Wine in a jug? No thank you. Seriously, just don’t go there. But beer in a jug? Yes, please!

In honor of the big win that allowed craft brewers in Florida to finally sell industry-standard 64-ounce jugs at their breweries, I thought I’d deviate from my typical fruit of the vine and talk beer.

That’s because with all this talk about these jugs o’ beer – commonly called growlers – I couldn’t help but think: Who named these things? I mean, I like beer. Beer makes me happy.

Getting 64 ounces straight from the tap doesn’t leave anything to growl about, right?

Wine has pretty cool names for its containers – the names of ancient kings and wise men, for example – and my personal favorite, bocksbeutel (you should look that one up).

But beer? We name a container after a noise, a sound typically used to describe a pissed off animal? Is it any wonder that some wine drinkers turn their noses up? I was curious, and since this law change has been covered everywhere from to Forbes, I figured I’d dip into the lighter side and do a little research on the name.

Turns out that – as with most items of, let’s say, lighter historical weight – there are multiple theories as to where the term came from.

beer in jugs


In a time before bottled beer was available, one had to go to a favorite bar to enjoy this liquid gift from God. But there was a need to fill and that need was the ability to get drunk outside of a bar. Bar owners obliged, filling vessels – more often than not, a galvanized or enameled pail with a lid that could contain right at two quarts – with beer from the tap.

Parents sent their children down to the local pub after dinner to grab these buckets (I wonder how much of that beer made it home?), or the bar owners used their own children or those they employed to “rush the growler” to thirsty home-based (or work-site-based!) patrons … basically a draft beer delivery service using child labor.
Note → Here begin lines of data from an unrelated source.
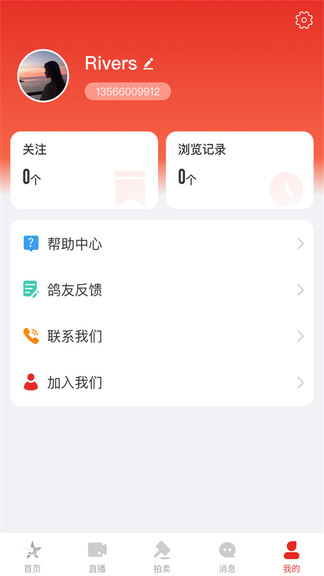 開創(chuàng)者國際賽鴿俱樂部 v1.0.4 安卓版 3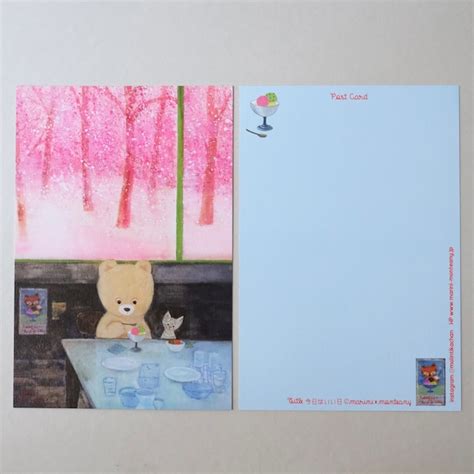 POST CARD「Trois chats et trois poissons 」no.180 | molintika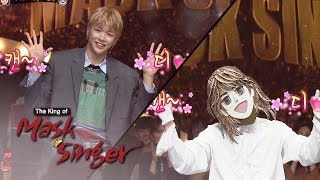 Kang Daniel & Terius, Shall We Dance to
The movement of the buckets (which were sometimes carried in multiples on notched poles to their delivery location) during delivery agitated the liquid, causing the CO2 to escape, push up the lids and create a growling sound. Thus the growler was born.
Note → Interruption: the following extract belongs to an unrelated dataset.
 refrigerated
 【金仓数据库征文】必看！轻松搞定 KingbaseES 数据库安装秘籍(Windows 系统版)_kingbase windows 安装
Considering this history, I can only imagine what terms my nephews would come up with if they were so gainfully employed. I’m thinking we’re lucky we only ended up with growler.

Before the days of bottled beer, “rushing the growler”
was basically a draft beer delivery service
using child labor.


Another school of thought is that that the “growling” was coming from unhappy patrons who complained that the bartender needed to be a little more patient when filling their to-go container. Their issue? The barkeep needed to allow the head to settle, rather than filling a two quart pail with a pint of beer and a lot of foam. Much kvetching ensued, as arguments erupted across the bar … the buyer “growling” that he was paying for foam.

Personally I feel if this were true we would be calling them “disgruntles” … complaints and general unhappiness seem more likely than actual growling. But that’s just me.

Now this is a fun little history lesson, but obviously the bigger issue is that in a state where tourism is a huge part of our economy, craft brewers don’t have to explain over and over why to every new customer that they can sell beer in 32-ounce containers, or 128- ounce containers, but not the one right in between.

I’m sure they can tell you even more about the law, so pay them a visit, try a few beers and ask about what it means for their business. Maybe quiz them on this history too … and don’t forget to grab a “disgruntle” to go.